Mediums

Gladys Osborne Leonard

Gladys Osborne Leonard
1882-1968


          CELEBRATED TRANCE medium, Hereward Carrington designates her as the British Mrs. Piper. She saw visions as a child.

"In whatever direction I happened to be looking" she writes in My Life in Two Worlds, London, 1931, "the physical view of the wall, door, ceiling, or whatever it was, would disappear, and in its place would gradually come valleys, gentle slopes, lovely trees and banks covered with flowers, of every shape and hue. The scene seemed to extend for many miles, and I was conscious that I could see much farther than was possible with the ordinary physical scenery around me."

Whilst a professional singer she acquired experimental acquaintance with the phenomena of spiritualism through table turning experiences. She sat with two female friends in her dressing room. After 26 futile attempts a communicator appeared who called herself Feda and said that she was the wife of an ancestor of Mrs. Leonard who married her, an Indian native girl, very young, and that she died at the age of 13 about 1800.

From her first appearance Feda remained a faithful attendant of Mrs. Leonard and was always the first to come through when she passed into trance. During her first manifestations through the table her form and that of other spirit friends were quite distinctly seen in the subdued light on the white walls "like clearly-cut shadows, which showed up perfectly against the light background."

However, ectoplasmic materialisations or significant physical phenomena remained conspicuously in abeyance. Mrs. Leonard sometimes heard voices objectively, slight touches and little manifestations when alone, being always aware of a "suspended" or blank feeling whenever this happened. Generally, however, her acquaintance with physical phenomena came about through sittings with other mediums who had power in this direction.

The first time she herself heard the voice of Feda was in a direct voice sitting in Dennis Bradley's house. It appears that even part of her own power, necessary for the trance control, was contributed by her husband as Feda was very clamorous against a separation which came about through her husband's professional engagements. She said that she could not use the power well enough during his absence.

Occasionally, for medical purposes, Feda gave place to North Star, an Indian who was never able to speak through Mrs. Leonard, but used her "hands and arms in an extraordinary way, making passes over the patient, and certainly he cured several people of different maladies."


In March, 1914, Feda gave instructions that Mrs. Leonard must begin work as a professional medium as soon as possible. At the same time the medium was deluged with messages ending with the words:

"Something big and terrible is going to happen to the world. Feda must help many people through you."

During the Winter of 1914, Mr. Hewat McKenzie, the founder of the British College of Psychic Science, had some satisfactory sittings. On his recommendation Lady Lodge and Sir Oliver Lodge came, after their son Raymond was killed in the autumn of 1915. The first evidence of his survival was obtained through Mrs. Leonard. Through the attendant publicity, Mrs. Leonard became a celebrity. Sir Oliver Lodge secured a sitting with her each week for several years.

In 1918, for a period of three months, she was exclusively engaged by the SPR. Out of 73 sittings all but three were anonymous. The report of Mrs. W. H. Salter states that the sitters generally agreed that good evidence of surviving personality had been obtained and the complete trustworthiness of the medium could not be questioned.

The Rev.

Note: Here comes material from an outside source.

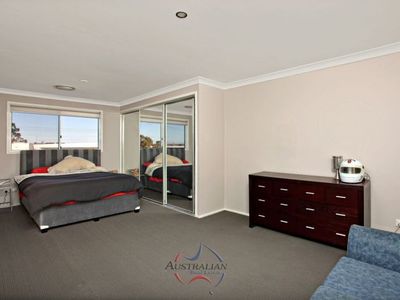 12 Regulus Street, Erskine Park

C. Drayton Thomas carried on experiments with Mrs. Leonard for years. Important book and newspaper tests were evolved. The story is told in Some New Evidence for Human Survival, 1922, and Life Beyond Death with Evidence, 1928. The deceased father of the Rev. Drayton Thomas acquired the ability to come through without Feda, who usually acted as interpreter for others, and he spoke directly from Mrs. Leonard's mouth. Evidential messages came numbers of times in this form: "In tomorrow's Times, on page 8, column 5, about six inches from the bottom, you will find a name which will recall intimate associations of your youth between the ages of 16-18." The Times appears to have been "invaded" systematically for information by this communicator who also disclosed personal traits in referring to his favourite books, indicating passages on certain pages in answer to questions put by his son.

In her autobiography Mrs. Leonard narrates many interesting out-of-body experiences. She often meets people in the spirit world and brings back memories of such meetings into the waking state. These spiritual excursions have often received striking confirmation through other means.

Source (with minor modifications): An Encyclopaedia of Psychic Science by Nandor Fodor (1934).